Posicionamento do relator do processo

O conselheiro Licurgo Mourão, relator do processo, enfatizou a base factual da decisão. "A decisão foi tomada com base em fatos e dados, inclusive com informações fornecidas pela própria Fhemig. O interesse do Tribunal não é criar obstáculos ou tentar substituir o administrador, mas sim preservar o direito e o interesse do cidadão mineiro de ter mais e melhores cirurgias", afirmou Mourão durante a sessão.

Novas determinações e exigências impostas

O foco central da decisão recaiu sobre o edital que previa a cessão do imóvel e a doação de bens do hospital para uma entidade privada, através de um processo de terceirização. O tribunal revogou a medida cautelar que impedia a assinatura do contrato, permitindo assim a continuidade do edital. Contudo, estabeleceu uma série de exigências rigorosas para o governo do estado e a Fhemig:

  • Participação obrigatória do Conselho Estadual de Saúde na formulação e acompanhamento do contrato;
  • Garantia de devolução integral dos bens doados em caso de rescisão contratual;
  • Monitoramento, por um período mínimo de um ano, da execução dos serviços da unidade;
  • Realização de pelo menos 300 cirurgias ortopédicas mensais nos hospitais João XXIII, Júlia Kubitschek e Cristiano Machado.
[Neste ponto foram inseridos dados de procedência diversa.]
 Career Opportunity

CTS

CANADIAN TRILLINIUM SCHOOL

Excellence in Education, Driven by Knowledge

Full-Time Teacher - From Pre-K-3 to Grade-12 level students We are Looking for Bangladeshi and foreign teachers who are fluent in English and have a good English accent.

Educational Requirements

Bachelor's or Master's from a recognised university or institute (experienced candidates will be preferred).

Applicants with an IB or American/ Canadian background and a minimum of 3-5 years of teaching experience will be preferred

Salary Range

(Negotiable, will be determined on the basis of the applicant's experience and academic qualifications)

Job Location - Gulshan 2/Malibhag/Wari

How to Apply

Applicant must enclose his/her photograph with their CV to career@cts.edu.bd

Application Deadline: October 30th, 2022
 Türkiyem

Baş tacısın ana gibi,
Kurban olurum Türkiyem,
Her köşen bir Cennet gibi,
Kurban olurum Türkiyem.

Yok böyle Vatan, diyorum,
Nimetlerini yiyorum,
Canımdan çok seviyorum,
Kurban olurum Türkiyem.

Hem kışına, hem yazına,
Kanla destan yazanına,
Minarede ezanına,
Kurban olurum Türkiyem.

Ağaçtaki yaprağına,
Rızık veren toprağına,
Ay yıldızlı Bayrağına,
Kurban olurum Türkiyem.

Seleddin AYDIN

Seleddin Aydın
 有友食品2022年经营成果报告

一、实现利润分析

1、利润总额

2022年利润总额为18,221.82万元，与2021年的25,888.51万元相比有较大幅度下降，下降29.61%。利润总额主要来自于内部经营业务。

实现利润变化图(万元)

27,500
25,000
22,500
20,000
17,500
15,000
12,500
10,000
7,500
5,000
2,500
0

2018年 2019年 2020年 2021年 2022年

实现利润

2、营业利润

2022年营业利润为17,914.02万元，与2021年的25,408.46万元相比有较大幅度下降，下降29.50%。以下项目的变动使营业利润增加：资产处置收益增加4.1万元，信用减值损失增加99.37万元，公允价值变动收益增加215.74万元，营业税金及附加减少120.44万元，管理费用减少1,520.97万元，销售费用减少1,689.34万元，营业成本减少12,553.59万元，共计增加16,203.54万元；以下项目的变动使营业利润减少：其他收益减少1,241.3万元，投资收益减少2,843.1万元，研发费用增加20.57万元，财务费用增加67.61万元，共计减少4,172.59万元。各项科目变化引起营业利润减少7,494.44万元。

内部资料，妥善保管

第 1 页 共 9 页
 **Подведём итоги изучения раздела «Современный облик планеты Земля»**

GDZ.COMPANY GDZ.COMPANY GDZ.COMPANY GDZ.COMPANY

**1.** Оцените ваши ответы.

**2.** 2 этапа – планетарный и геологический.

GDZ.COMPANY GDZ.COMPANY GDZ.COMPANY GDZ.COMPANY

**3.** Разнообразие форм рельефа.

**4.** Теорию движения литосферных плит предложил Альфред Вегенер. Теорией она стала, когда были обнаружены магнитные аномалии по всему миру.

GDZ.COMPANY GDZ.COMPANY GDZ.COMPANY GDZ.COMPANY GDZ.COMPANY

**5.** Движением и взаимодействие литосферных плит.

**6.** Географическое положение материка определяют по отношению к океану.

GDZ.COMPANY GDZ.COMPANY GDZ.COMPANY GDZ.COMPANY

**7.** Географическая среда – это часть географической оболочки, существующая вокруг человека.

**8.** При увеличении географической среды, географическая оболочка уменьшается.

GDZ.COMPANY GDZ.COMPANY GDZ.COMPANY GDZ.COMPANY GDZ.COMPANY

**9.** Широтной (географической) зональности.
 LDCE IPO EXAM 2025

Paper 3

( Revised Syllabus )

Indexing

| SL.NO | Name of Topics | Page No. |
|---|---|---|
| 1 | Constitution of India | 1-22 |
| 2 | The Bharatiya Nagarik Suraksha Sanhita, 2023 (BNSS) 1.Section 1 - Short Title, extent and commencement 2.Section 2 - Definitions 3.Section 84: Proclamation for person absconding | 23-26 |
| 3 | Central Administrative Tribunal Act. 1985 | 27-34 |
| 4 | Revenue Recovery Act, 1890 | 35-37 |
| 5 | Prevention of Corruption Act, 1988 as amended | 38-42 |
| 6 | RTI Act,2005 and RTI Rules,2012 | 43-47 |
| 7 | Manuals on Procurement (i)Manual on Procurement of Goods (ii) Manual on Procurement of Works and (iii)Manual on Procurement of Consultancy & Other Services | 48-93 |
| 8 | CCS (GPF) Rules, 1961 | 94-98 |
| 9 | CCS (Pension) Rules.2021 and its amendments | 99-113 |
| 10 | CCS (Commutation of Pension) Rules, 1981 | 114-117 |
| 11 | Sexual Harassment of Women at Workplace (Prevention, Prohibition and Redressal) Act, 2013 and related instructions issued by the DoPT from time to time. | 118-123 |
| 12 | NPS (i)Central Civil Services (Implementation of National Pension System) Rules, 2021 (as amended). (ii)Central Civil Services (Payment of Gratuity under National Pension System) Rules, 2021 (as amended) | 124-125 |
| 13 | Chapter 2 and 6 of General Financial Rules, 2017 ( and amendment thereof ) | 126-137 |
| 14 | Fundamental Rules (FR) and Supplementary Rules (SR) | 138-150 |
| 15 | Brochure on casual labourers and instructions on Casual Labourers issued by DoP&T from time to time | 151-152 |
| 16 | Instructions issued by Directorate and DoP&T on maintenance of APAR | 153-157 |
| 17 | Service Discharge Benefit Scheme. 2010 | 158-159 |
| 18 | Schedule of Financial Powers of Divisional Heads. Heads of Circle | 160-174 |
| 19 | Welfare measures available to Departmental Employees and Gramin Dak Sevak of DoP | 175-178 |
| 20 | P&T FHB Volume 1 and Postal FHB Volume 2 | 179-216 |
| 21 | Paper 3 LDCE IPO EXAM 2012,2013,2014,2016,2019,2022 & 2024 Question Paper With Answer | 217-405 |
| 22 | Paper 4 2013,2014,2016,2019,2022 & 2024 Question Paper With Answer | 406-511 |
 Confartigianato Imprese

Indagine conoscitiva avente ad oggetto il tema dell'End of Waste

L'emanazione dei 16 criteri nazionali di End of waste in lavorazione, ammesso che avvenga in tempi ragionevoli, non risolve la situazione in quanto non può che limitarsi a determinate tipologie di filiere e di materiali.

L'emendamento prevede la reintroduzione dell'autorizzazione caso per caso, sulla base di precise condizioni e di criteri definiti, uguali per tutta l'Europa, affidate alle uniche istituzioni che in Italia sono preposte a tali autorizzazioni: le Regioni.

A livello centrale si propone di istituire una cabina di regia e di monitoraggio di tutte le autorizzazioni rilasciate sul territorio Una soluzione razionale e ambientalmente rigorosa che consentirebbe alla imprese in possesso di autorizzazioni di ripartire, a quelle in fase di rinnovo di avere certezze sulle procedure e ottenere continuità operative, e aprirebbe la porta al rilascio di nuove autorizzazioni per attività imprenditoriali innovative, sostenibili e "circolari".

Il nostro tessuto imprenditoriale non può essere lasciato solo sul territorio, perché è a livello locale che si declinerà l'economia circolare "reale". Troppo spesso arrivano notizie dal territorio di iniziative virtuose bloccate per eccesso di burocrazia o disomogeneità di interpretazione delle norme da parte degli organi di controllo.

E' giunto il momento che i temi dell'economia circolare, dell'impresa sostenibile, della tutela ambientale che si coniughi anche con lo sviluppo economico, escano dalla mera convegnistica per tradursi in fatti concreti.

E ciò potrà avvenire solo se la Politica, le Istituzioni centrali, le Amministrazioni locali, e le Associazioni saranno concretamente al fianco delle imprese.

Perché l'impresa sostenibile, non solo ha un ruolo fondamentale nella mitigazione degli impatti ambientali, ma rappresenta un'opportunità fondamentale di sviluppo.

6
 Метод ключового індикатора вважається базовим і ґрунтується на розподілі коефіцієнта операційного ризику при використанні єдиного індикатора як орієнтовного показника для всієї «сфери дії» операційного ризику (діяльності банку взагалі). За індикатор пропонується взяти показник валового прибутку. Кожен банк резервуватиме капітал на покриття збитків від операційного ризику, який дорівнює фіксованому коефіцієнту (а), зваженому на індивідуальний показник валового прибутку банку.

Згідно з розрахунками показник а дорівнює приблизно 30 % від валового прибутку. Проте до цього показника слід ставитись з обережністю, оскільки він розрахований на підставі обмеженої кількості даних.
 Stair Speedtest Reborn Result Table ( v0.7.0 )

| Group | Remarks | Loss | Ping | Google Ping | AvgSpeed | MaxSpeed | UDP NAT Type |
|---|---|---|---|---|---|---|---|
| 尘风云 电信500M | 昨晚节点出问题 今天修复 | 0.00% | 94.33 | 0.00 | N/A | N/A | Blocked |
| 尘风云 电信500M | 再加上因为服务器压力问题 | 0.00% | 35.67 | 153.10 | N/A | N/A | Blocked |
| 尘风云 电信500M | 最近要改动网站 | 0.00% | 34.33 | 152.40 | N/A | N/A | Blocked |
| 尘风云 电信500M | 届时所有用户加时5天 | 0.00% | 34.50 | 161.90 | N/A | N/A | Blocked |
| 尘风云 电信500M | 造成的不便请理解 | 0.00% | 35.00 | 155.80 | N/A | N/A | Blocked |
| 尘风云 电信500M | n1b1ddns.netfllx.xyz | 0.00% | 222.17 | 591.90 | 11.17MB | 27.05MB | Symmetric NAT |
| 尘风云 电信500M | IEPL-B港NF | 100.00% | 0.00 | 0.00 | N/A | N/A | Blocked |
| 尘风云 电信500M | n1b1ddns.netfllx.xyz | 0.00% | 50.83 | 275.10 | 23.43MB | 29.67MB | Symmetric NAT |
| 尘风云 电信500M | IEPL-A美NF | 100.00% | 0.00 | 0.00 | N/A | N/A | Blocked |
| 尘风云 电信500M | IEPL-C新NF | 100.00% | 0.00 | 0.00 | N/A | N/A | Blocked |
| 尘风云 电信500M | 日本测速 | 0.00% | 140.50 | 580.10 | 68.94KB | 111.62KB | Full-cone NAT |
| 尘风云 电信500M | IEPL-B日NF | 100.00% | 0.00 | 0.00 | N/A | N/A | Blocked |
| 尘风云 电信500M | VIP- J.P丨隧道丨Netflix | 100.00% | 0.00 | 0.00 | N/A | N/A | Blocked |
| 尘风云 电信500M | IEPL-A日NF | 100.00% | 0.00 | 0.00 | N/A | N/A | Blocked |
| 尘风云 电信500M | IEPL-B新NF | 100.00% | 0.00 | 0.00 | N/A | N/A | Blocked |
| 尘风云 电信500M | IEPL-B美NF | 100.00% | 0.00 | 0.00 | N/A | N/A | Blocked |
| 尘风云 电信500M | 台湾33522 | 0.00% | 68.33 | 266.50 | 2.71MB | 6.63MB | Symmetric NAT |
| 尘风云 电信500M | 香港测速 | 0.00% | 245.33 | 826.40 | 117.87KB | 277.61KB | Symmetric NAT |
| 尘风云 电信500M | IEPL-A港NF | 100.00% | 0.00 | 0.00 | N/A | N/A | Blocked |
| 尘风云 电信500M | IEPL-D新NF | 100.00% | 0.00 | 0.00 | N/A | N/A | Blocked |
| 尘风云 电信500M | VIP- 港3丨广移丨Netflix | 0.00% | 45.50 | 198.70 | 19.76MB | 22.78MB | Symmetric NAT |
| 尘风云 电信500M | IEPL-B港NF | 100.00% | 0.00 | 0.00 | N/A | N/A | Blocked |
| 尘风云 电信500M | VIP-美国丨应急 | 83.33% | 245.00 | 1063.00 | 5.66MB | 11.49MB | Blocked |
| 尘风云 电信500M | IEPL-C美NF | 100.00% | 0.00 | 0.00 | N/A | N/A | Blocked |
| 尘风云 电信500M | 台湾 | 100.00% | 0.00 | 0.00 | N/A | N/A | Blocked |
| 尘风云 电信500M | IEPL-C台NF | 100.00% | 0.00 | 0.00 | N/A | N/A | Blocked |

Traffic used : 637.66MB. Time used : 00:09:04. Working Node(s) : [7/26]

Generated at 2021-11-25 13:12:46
Consequências por descumprimento das metas

Caso a meta mensal de 300 cirurgias ortopédicas não seja alcançada, o TCE-MG estabeleceu a aplicação de uma multa diária de R$ 1 mil, com limite máximo de R$ 18 mil. Esta penalidade será mantida até que todas as cirurgias remarcadas ou canceladas durante o ano de 2025 sejam devidamente realizadas, assegurando assim a reposição dos serviços de saúde prejudicados pelo fechamento do Hospital Maria Amélia Lins.